→ Texto apresentado

De lá manteve correspondência com a poeta Elizabeth
Bishop (1911-1979), que vivia
então no Rio de Janeiro. Flannery fez vários convites para
que Elizabeth a visitasse na
propriedade rural "a algumas
milhas de Milledgeville". A
poeta nunca foi. Em uma carta
posterior, enviada a Robert Giroux, ela lamenta não tê-la visitado, para depois confessar, entre parênteses: "Acho que eu tinha "medo" da Flannery!".
As cartas de Flannery a Elizabeth revelam a veia irônica da
primeira, sem a sombra trágica
ou violenta que há em suas histórias. Talvez até porque, como
ela diz, "a maior parte da violência levada às suas conclusões lógicas nos contos consegue ser evitada aqui [em sua fazenda]".

→ Tarefa curta
Continue o texto sobre as cartas entre Flannery e Elizabeth Bishop a partir da última frase apresentada.

→ Material fornecido
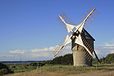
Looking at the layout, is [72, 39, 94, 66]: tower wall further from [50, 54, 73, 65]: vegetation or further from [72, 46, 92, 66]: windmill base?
[50, 54, 73, 65]: vegetation

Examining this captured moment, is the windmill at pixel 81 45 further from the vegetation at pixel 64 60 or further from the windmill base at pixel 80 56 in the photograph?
the vegetation at pixel 64 60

→ Resultado
Flannery O'Connor descreve
com humor seu provincianismo ("Os contos são, agora, mais
viajados do que eu") e a recepção da crítica. Diz que mal reconheceu um conto seu examinado pelo italiano Mario Praz,
"mas de todo modo [ele] pareceu saber do que se tratava e o
aprovou".
Sua reclusão foi rompida algumas vezes, como em sua primeira e única viagem à Europa.
Foi quando se deu conta de que
as muletas "foram uma grande
aquisição", pois lhe davam a
prerrogativa de embarcar primeiro em todos os aviões.
Sátira fina
O episódio de sua ida a Lourdes é um primor da sátira fina:
"Alguém me disse em Paris que
o milagre de Lourdes é que não
haja epidemia [...]. Eles passaram uma garrafa de água termal e todos beberam do gargalo. Eu estava com um resfriado
terrível, de modo que acho que
passei mais germes que peguei
[...]. O sobrenatural ali é um fato, mas não em substituição a
algo natural; excetuando-se talvez aqueles germes".
Por fim, as cartas também
mostram que Flannery não vivia tão apartada como se pensa
da roda literária. Era por exemplo amiga do poeta Robert Lowell e ficou hospedada em uma
ocasião na residência de outro,
Robert Fitzgerald -ambos
igualmente amigos de Elizabeth Bishop.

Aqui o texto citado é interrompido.